#### [CHALLENGE]
Output, unchanged, the items that run from the line containing "Is point 252,529" through the line containing "What distance from the lens", both of those lines included, and nothing else.

#### [RECORDS TO PROCESS]
_ _ _ _

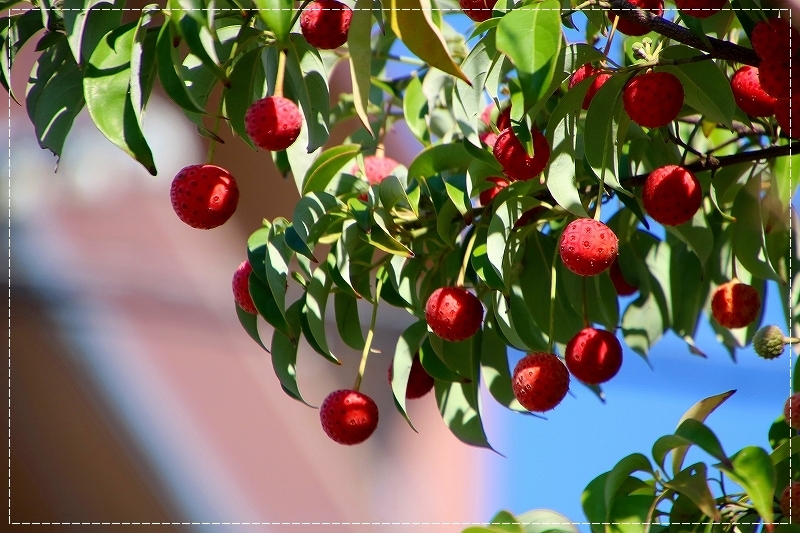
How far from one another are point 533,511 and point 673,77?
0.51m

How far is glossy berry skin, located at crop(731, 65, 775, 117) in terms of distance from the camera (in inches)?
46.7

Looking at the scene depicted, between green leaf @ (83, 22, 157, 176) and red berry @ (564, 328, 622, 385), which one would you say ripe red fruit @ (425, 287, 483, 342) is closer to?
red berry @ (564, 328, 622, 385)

_ _ _ _

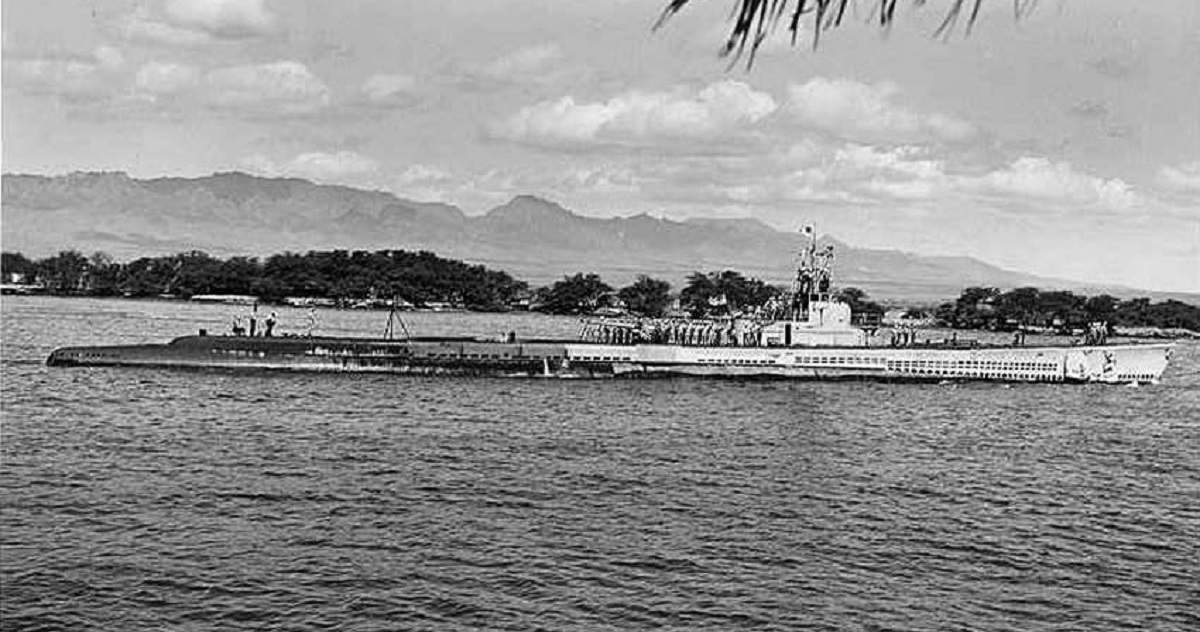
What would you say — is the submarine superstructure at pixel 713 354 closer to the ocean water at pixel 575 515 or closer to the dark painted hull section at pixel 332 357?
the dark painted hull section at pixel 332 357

_ _ _ _

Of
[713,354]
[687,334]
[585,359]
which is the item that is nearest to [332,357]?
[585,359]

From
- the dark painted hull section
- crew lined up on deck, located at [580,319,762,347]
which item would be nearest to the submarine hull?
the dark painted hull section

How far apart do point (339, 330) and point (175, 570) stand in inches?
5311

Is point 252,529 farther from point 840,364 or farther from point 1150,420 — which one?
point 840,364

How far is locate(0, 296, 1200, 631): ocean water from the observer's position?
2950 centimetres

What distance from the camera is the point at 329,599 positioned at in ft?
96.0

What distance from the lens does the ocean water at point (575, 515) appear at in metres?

_ _ _ _

#### [FULL RESPONSE]
Is point 252,529 farther from point 840,364 or farther from point 1150,420 — which one?
point 840,364

How far is locate(0, 296, 1200, 631): ocean water from the observer's position?
2950 centimetres

What distance from the camera is the point at 329,599 positioned at in ft?
96.0

What distance from the lens does the ocean water at point (575, 515) appear at in metres?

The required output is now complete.